:: WHAT YOU WILL DO ::
Can you reproduce all of the data below word for word, leaving out the pictures?

start

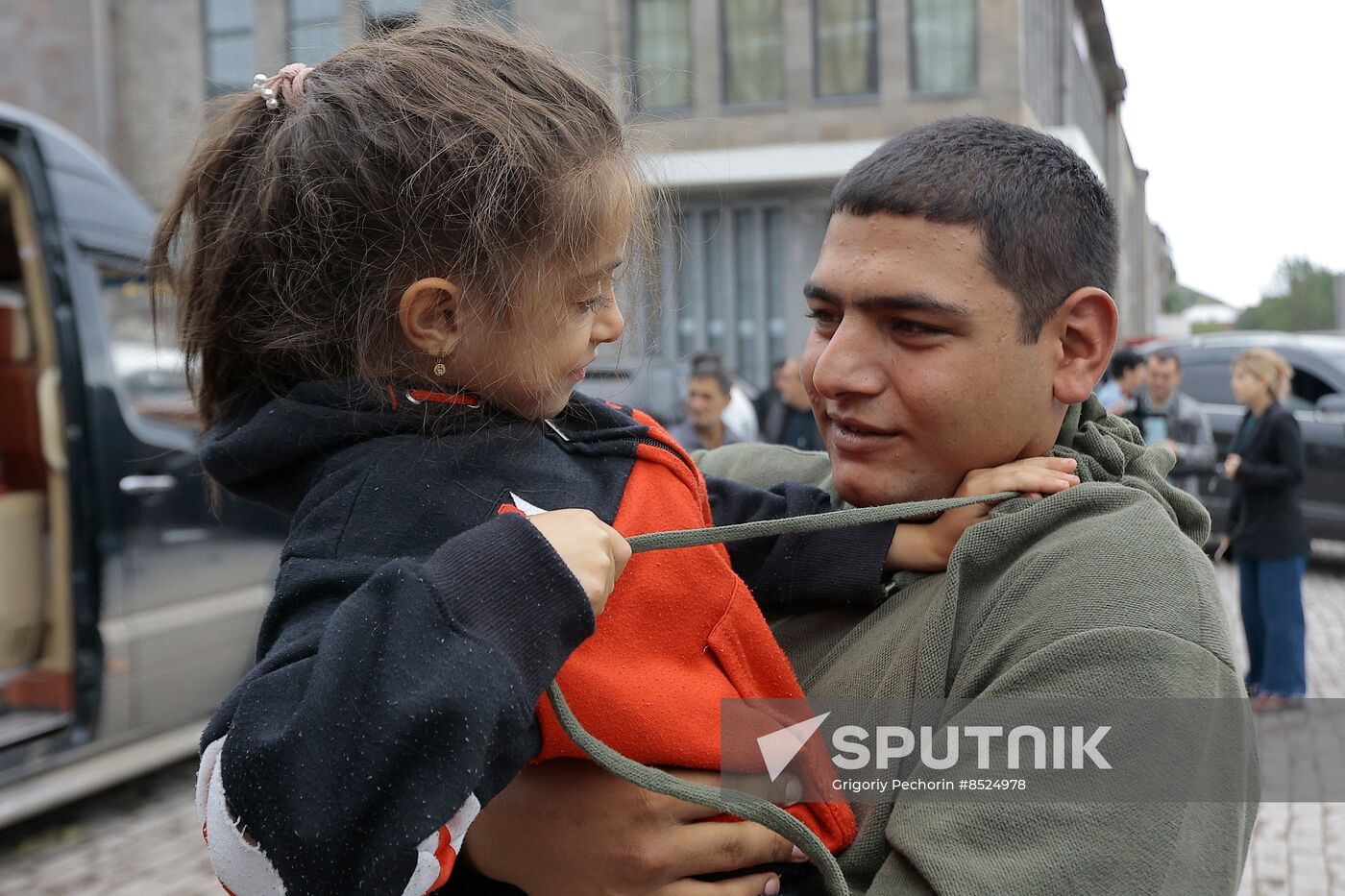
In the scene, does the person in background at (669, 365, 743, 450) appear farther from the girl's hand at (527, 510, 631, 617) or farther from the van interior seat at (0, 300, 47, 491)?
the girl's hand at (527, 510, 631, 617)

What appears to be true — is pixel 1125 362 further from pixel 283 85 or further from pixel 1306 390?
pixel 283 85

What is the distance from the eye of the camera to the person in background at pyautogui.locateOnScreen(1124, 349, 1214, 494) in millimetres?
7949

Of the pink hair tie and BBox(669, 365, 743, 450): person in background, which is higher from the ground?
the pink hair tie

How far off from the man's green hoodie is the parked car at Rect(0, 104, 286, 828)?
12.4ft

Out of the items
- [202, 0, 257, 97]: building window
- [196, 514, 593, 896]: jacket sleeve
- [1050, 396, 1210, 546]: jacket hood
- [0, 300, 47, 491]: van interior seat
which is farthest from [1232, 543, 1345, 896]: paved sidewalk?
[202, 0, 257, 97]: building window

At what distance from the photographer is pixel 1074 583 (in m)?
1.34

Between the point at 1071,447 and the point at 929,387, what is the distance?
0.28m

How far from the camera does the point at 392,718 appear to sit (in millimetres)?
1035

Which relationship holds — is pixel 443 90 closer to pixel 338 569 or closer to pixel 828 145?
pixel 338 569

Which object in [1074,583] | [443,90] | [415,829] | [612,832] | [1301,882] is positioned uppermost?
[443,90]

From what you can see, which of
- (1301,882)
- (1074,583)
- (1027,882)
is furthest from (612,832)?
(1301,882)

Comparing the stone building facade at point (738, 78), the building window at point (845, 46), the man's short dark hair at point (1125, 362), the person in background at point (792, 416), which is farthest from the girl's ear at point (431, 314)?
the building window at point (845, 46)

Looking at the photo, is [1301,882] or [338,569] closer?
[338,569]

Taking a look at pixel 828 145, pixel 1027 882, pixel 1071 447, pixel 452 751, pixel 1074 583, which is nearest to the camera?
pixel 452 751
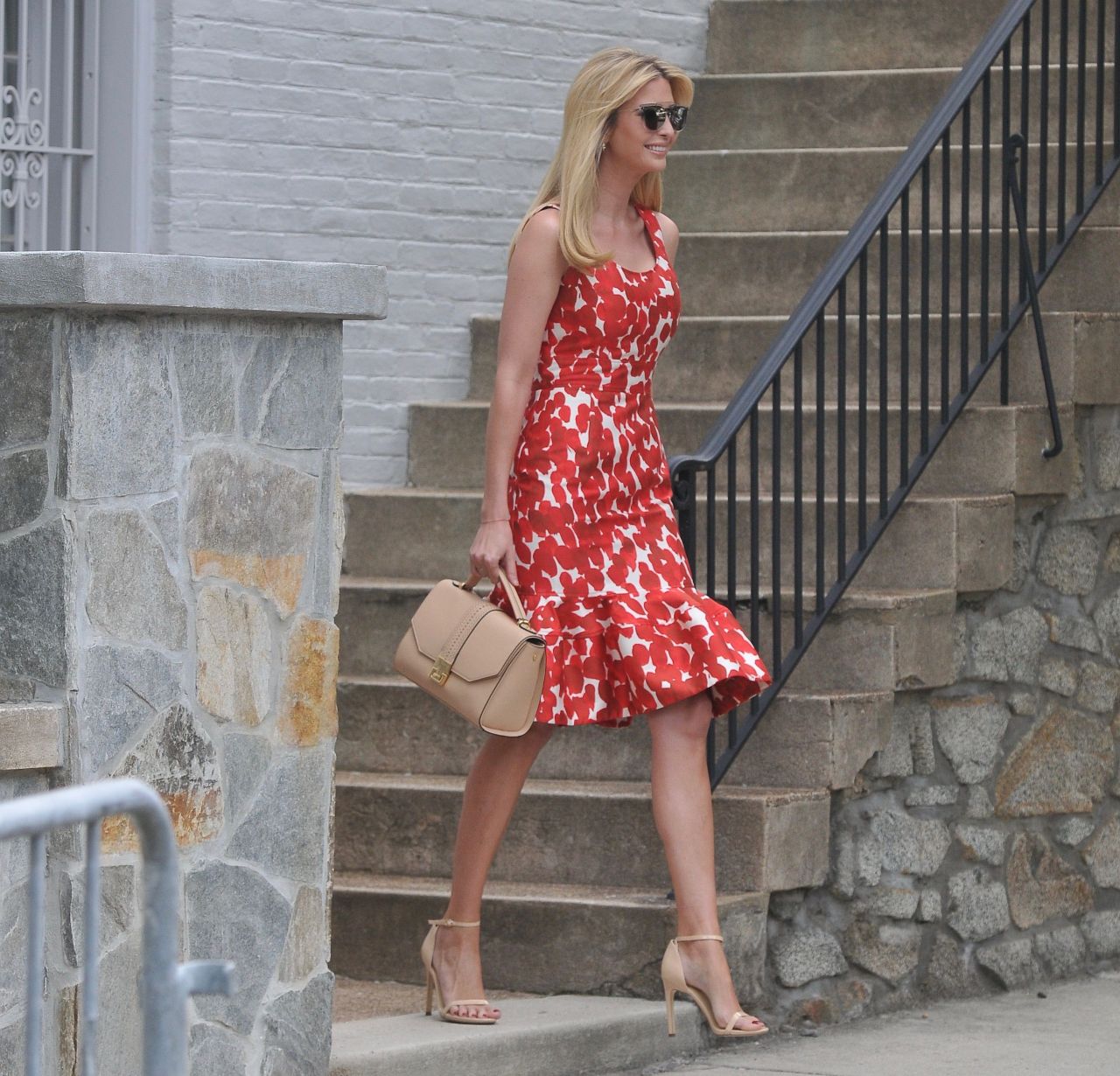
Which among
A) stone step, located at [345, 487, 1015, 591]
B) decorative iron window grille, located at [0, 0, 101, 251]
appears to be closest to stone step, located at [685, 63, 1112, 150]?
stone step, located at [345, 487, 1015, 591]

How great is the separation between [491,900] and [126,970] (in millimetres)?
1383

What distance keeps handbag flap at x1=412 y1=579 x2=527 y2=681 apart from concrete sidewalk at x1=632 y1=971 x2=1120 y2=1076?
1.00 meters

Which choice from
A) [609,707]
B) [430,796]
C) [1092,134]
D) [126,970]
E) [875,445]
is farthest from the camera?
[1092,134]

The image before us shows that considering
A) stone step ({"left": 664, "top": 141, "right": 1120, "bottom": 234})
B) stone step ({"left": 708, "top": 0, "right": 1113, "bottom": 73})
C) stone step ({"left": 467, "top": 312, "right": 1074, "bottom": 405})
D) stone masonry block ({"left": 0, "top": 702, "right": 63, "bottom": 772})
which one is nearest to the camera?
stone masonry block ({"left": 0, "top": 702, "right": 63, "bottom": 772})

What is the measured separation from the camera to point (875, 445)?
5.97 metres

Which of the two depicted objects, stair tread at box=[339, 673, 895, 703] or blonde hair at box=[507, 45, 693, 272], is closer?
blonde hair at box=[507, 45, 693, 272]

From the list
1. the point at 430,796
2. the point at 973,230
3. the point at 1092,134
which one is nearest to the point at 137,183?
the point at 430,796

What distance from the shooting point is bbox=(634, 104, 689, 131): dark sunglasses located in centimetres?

end

:: ANSWER FOR THIS EXERCISE ::
In the scene, does the person in background at (669, 365, 743, 450) appear farther from the girl's hand at (527, 510, 631, 617) or farther from the van interior seat at (0, 300, 47, 491)?
the girl's hand at (527, 510, 631, 617)

What appears to be true — is pixel 1125 362 further from pixel 283 85 or further from pixel 1306 390?
pixel 283 85

What is the distance from the eye of the camera to the person in background at pyautogui.locateOnScreen(1124, 349, 1214, 494) in millimetres?
7949

Of the pink hair tie and BBox(669, 365, 743, 450): person in background, which is higher from the ground?
the pink hair tie

How far off from the man's green hoodie is the parked car at Rect(0, 104, 286, 828)?
12.4ft

Out of the items
- [202, 0, 257, 97]: building window
- [196, 514, 593, 896]: jacket sleeve
- [1050, 396, 1210, 546]: jacket hood
- [0, 300, 47, 491]: van interior seat
which is farthest from [1232, 543, 1345, 896]: paved sidewalk?
[202, 0, 257, 97]: building window

At what distance from the photographer is pixel 1074 583 (in m)?
1.34

Between the point at 1071,447 and the point at 929,387, what is the distance?
0.28m

How far from the camera does the point at 392,718 appear to sit (in millimetres)?
1035

Which relationship holds — is pixel 443 90 closer to pixel 338 569 or closer to pixel 828 145?
pixel 338 569

Which object in [1074,583] | [443,90] | [415,829] | [612,832] | [1301,882] is positioned uppermost?
[443,90]

From what you can see, which of
- (1301,882)
- (1074,583)
- (1027,882)
is furthest from (612,832)?
(1301,882)

Comparing the stone building facade at point (738, 78), the building window at point (845, 46), the man's short dark hair at point (1125, 362), the person in background at point (792, 416), which is farthest from the girl's ear at point (431, 314)?
the building window at point (845, 46)

Looking at the photo, is [1301,882] or [338,569] closer?
[338,569]

Taking a look at pixel 828 145, pixel 1027 882, pixel 1071 447, pixel 452 751, pixel 1074 583, which is nearest to the camera?
pixel 452 751
Which among
A) stone step, located at [345, 487, 1015, 591]
B) decorative iron window grille, located at [0, 0, 101, 251]
appears to be closest to stone step, located at [685, 63, 1112, 150]?
stone step, located at [345, 487, 1015, 591]

How great is the separation between [491,900] and [126,970] (in millimetres)?
1383

What distance keeps handbag flap at x1=412 y1=579 x2=527 y2=681 apart from concrete sidewalk at x1=632 y1=971 x2=1120 y2=1076?
1.00 meters

Which choice from
A) [609,707]
B) [430,796]
C) [1092,134]
D) [126,970]
E) [875,445]
is farthest from the camera?
[1092,134]

The image before us shows that considering
A) stone step ({"left": 664, "top": 141, "right": 1120, "bottom": 234})
B) stone step ({"left": 708, "top": 0, "right": 1113, "bottom": 73})
C) stone step ({"left": 467, "top": 312, "right": 1074, "bottom": 405})
D) stone masonry block ({"left": 0, "top": 702, "right": 63, "bottom": 772})
which one is nearest to the camera?
stone masonry block ({"left": 0, "top": 702, "right": 63, "bottom": 772})

What is the measured separation from the camera to point (875, 445)?
5.97 metres

Which of the two depicted objects, stair tread at box=[339, 673, 895, 703] or blonde hair at box=[507, 45, 693, 272], is closer?
blonde hair at box=[507, 45, 693, 272]

From the list
1. the point at 430,796
2. the point at 973,230
3. the point at 1092,134
which one is nearest to the point at 137,183?
the point at 430,796

What distance from the shooting point is bbox=(634, 104, 689, 131): dark sunglasses located in centimetres?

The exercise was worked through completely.